How to Solve Problems of SPLDV with Elimination Method [1945900] Resolving the SPLDV Problem with the Elimination Method - On the discussion of Formulas Basic Mathematics before we have learned together about how to solve SPLDV problem by substitution method . This time we will discuss other methods that can also be used to work on SPLDV problems called the Elimination method. What is meant by the elimination method is to eliminate or eliminate any of the variables and variables to be eliminated must have the same coefficients. If the coefficient of variables is not the same then you must multiply one equation with a certain constant so that there will be variables that have the same coefficients. To understand this method, let's just look at the example of the problem and the solution below: [1945907] Sample SPLDV Problem and Its Solution by Elimination Method [1945904] Example Problem 1: There are two equations, ie 2x + y = 8 and x - y = 10 with x, y R. Find the set of solutions of the system of equations by the method of elimination! Solution: From both equations, you can see the same coefficients possessed by variable y. Therefore, this y variable can we eliminate by summing. Thus the value of x can be determined in the following way: 2x + y = 8 x - y = 10 + 3x = 18 X = 6 2x + y = 8 | X 1 | 2x + y = 8 x - y = 10 | X 2 | 2x - 2y = 20 - 3y = -12 y = -4 Hence, the set The solution of the above equation system is (6, 4). [1945909] [1945909] Mixed Method In addition to using graphical methods, substitution methods, and methods of elimination, the system of equations Linear can also be solved by using a mixed method which is a combination of substitution methods with the method of elimination. The trick is to complete SPLDV with the method of elimination first and then proceed with substitution method. Consider the following example to understand how: Example Problem 2: Determine the set of settlements From the system of equations 2x + y = 5 and 3x - 2y = 11 where x, y R.
Solution:
2x + y = 5 ........ (1)
3x - 2y = 11 .... (2)
Of the two equations above are not found coefficients of the same variable so that one of the coefficients of variables must be equated in advance by multiplying both equations With a number. For example we want to equate the coefficient of variable x then the first equation is multiplied by 3 and the second equation is multiplied by 2.

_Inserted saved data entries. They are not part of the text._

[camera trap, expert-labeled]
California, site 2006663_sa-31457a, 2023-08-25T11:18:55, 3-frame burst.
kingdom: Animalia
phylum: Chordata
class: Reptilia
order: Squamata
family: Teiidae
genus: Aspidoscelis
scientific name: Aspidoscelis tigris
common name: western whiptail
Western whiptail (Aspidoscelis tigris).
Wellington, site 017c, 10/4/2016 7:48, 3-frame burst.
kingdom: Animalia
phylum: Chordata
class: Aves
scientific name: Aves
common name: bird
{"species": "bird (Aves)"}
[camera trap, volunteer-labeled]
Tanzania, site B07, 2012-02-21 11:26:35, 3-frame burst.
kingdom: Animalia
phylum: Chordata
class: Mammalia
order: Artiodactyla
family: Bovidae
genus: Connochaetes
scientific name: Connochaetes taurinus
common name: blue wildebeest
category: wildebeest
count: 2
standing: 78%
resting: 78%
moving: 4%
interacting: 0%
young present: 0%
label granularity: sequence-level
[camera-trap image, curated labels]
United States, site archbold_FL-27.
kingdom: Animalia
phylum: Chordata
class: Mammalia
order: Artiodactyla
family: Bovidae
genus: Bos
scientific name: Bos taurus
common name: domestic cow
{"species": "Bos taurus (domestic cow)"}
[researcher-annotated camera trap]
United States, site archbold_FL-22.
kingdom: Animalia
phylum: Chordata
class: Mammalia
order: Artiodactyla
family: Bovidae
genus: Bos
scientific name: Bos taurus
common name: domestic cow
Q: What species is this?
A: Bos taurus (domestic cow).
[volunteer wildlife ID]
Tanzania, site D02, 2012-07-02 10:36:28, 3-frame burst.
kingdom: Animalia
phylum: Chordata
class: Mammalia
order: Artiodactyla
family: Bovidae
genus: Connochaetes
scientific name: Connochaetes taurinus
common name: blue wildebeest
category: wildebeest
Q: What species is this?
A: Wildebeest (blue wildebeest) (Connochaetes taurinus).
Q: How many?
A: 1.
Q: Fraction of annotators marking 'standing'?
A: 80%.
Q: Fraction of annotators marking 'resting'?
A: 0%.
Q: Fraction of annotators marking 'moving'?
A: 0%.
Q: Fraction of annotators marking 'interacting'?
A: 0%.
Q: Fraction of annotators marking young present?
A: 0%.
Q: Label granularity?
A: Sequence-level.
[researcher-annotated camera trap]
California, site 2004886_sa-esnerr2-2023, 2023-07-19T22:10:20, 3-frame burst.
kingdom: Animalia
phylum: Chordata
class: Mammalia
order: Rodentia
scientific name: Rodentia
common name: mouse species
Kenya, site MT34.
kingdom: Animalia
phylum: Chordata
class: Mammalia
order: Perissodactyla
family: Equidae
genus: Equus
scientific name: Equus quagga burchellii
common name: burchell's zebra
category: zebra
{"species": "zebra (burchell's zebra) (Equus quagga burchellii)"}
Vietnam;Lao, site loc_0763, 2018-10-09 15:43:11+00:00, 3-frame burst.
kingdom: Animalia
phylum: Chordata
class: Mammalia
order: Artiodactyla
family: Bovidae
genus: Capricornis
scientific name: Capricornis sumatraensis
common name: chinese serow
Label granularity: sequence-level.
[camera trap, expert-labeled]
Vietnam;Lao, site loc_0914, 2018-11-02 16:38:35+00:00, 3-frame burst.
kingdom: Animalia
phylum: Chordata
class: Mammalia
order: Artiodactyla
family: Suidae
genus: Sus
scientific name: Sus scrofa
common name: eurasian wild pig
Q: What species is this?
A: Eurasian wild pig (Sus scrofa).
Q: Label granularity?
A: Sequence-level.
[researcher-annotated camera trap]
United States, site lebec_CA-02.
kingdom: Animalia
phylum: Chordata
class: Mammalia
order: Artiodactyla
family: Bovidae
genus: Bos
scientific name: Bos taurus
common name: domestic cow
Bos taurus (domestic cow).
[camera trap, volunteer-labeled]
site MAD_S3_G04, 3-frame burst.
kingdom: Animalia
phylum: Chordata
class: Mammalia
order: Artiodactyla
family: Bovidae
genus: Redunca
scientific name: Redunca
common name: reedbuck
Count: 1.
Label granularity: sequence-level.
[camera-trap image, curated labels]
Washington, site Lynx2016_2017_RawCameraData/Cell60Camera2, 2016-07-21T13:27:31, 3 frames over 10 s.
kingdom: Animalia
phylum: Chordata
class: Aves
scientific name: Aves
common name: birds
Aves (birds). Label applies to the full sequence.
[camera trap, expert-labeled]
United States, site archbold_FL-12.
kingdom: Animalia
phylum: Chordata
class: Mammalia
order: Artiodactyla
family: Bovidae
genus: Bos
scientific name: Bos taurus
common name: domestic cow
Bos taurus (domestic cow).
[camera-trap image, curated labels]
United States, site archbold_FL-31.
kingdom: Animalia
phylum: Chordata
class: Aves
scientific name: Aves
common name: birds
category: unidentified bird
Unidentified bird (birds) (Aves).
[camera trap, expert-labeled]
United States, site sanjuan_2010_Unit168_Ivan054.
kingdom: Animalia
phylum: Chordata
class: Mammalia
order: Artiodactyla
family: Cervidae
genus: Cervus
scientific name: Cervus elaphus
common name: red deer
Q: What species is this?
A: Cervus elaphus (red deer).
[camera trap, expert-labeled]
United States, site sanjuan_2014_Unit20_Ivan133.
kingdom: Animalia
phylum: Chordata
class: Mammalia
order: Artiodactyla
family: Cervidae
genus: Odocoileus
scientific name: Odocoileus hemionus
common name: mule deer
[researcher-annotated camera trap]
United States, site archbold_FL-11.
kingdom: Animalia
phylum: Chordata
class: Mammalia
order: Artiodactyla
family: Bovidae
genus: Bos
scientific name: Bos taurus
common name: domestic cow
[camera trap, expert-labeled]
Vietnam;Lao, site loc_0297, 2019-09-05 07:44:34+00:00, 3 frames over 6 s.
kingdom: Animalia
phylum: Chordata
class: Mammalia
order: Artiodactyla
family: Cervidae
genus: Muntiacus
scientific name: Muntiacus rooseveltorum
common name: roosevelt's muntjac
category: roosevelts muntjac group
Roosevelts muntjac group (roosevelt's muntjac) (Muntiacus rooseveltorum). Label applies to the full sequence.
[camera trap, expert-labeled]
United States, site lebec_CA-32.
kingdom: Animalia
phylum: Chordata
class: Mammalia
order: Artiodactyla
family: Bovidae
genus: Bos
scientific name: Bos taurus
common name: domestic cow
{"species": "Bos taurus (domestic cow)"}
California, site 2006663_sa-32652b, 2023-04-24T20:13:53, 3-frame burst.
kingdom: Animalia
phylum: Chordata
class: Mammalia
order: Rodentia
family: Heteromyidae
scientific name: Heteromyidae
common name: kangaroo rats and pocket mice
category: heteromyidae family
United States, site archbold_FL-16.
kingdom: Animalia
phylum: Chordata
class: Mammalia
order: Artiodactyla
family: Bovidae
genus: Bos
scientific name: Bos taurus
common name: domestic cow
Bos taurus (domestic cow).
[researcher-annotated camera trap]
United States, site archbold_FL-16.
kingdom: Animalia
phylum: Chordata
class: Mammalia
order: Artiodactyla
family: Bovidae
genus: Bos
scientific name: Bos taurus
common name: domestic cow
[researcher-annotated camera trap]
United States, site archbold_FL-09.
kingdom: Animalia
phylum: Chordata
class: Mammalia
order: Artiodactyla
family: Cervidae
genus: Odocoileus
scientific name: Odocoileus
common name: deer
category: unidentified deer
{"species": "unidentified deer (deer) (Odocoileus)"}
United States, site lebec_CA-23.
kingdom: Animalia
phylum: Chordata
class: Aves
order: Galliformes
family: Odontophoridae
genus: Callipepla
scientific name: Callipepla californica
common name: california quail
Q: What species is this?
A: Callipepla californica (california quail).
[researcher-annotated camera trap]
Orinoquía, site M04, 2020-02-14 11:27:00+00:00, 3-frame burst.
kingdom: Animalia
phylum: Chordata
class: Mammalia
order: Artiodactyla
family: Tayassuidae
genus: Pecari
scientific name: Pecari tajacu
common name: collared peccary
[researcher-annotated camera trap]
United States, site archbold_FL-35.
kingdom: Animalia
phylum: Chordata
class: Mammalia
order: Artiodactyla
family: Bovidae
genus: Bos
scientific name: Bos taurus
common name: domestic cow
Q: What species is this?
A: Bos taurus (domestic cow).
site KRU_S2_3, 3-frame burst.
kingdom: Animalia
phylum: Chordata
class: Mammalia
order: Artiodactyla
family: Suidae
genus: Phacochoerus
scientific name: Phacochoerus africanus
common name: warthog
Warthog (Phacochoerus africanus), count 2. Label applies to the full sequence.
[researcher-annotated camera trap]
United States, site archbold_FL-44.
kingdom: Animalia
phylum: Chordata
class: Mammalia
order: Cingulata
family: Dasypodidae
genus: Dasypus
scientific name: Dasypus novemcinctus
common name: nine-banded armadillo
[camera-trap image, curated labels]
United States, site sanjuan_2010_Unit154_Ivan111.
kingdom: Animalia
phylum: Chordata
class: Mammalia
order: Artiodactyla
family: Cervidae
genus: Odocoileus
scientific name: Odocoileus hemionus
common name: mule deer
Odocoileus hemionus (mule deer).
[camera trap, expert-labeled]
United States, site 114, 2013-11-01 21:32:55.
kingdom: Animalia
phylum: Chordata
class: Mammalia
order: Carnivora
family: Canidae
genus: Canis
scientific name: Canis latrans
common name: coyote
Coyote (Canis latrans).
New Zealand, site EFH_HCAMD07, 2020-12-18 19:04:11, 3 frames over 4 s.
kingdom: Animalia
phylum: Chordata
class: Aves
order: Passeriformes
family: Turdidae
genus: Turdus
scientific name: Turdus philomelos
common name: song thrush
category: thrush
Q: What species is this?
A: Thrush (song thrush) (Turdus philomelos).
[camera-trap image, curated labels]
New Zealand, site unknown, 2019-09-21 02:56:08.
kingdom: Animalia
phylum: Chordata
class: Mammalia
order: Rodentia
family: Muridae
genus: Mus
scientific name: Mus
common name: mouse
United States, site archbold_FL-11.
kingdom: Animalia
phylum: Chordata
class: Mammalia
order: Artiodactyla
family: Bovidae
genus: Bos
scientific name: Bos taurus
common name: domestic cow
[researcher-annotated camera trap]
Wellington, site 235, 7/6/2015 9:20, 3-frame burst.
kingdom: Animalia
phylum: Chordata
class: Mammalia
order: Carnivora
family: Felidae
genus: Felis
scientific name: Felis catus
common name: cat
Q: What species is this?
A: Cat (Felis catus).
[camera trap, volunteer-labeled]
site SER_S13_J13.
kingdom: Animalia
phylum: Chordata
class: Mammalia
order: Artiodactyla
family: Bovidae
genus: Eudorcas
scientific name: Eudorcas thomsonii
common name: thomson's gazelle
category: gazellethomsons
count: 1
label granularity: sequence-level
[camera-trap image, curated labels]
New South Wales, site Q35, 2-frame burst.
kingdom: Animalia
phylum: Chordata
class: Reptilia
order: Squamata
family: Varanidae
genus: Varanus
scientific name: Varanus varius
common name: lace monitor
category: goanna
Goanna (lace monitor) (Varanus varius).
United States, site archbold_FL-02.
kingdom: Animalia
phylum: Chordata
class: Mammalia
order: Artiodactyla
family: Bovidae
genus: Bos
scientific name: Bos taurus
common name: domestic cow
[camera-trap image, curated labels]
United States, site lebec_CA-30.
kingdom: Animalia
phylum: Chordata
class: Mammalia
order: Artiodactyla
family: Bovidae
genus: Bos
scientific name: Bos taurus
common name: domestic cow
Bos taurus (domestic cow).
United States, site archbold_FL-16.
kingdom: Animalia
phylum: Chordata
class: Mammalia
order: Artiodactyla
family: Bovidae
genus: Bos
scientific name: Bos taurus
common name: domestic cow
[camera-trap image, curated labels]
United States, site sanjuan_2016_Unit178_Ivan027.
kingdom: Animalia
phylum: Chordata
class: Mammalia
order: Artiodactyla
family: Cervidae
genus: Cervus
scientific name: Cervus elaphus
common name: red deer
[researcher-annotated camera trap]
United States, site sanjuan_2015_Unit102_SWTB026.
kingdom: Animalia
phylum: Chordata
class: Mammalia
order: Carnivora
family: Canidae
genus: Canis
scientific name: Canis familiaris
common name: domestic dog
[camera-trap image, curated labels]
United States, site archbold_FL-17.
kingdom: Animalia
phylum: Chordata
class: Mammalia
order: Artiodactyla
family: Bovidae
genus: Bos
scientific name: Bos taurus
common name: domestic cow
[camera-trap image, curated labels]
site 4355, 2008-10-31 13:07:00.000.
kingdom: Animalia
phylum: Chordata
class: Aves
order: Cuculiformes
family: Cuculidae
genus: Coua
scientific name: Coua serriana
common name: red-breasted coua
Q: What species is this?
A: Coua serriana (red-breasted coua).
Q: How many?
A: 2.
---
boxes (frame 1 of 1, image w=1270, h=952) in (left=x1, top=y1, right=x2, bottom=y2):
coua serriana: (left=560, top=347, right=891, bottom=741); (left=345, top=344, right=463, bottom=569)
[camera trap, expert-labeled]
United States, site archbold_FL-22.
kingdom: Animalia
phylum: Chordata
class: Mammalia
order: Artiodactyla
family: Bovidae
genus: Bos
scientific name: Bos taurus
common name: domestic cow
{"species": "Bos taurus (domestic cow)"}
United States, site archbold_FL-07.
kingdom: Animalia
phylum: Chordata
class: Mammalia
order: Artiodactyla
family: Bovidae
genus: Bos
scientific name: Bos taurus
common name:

2x + y = 5 | X3 | ó 6x + 3y = 15
3x - 2y = 11 | X2 | - 6x - 4y = 22 -
7y = -7
Y = - 1
Then the result can we substitute into one equation. Suppose the first equation, so obtained:
2x + y = 5
2x -1 = 5
[1945909]
2x = 5 + 1
x = 3
Thus, the set of solutions of the system of linear equations is (3, -1)
[1945904]
So much of the full discussion we can tell you all about Resolving the SPLDV Problem with the Elimination Method You can make it easier to solve the questions about the system of linear equations of two variables. Until re-encounter in the discussion of the following questions.